24 June 2014

Intelligence: a threat to the welfare state?

text of a letter to an academic

My life continues to be constricted by the anti-exceptionality syndrome of modern society.

When I was about ten and had come top of the grammar school scholarship, my father, wishing to show his dependence on expert opinion, had my IQ tested by an educational psychologist who lived nearby – possibly because he (my father) was sceptical about the result of the scholarship exam.

The psychologist’s verdict, as I was told, was that he had never tested a child like it before, and never expected to again. Testing school children for local authorities was, more or less, his occupation in life. He added that I had a phenomenal memory. Of course he was only able to test my short-term memory, which he had done by reading me lists of numbers and asking me to repeat them backwards. Eventually he had asked me how I did it, and I said that I fastened the numbers on my fingers and read them off again. (This may sound like a way of memorising things with eidetic imagery that some people use, so I think I should explain that no imagery was involved, it was just a case of connecting the associations of a number with an ordered sequence.)

I was told that my IQ was 180, which they described as ‘near genius’. Genius was defined as over 200, and there was apparently supposed to be a population of people with IQs between 180 and 200. Probably my father would not have told me my IQ was 180 if he had not realised it was an understatement.

The educational psychologist appeared to pride himself on his own IQ of 140, which he described as ‘a professor’s IQ’.

This was in about 1945.

This account of what happened to me may provide some indication of the accepted attitudes to intelligence at that time.
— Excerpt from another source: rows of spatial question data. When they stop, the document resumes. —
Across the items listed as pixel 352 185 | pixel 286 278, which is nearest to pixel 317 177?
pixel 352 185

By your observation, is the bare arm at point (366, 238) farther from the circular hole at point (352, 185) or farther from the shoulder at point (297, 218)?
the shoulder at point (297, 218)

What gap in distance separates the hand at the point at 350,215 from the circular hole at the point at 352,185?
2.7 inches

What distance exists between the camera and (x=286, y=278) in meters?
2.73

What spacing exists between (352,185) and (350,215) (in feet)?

But things were changing fast.

Nowadays the concept of IQ is considered of doubtful significance by most psychologists, and IQ tests have been progressively changed, supposedly to allow for cultural differences between different cultural and ethnic groups.

The concept of IQ was originally developed as a predictor of academic success within the academic system of that time. The academic system has changed, and IQ tests have changed with it.

As the system has changed, academic standards, both in universities and in professional environments, have also changed, so that in both environments it is common to find people writing English that routinely needs to be edited and proofread by somebody else.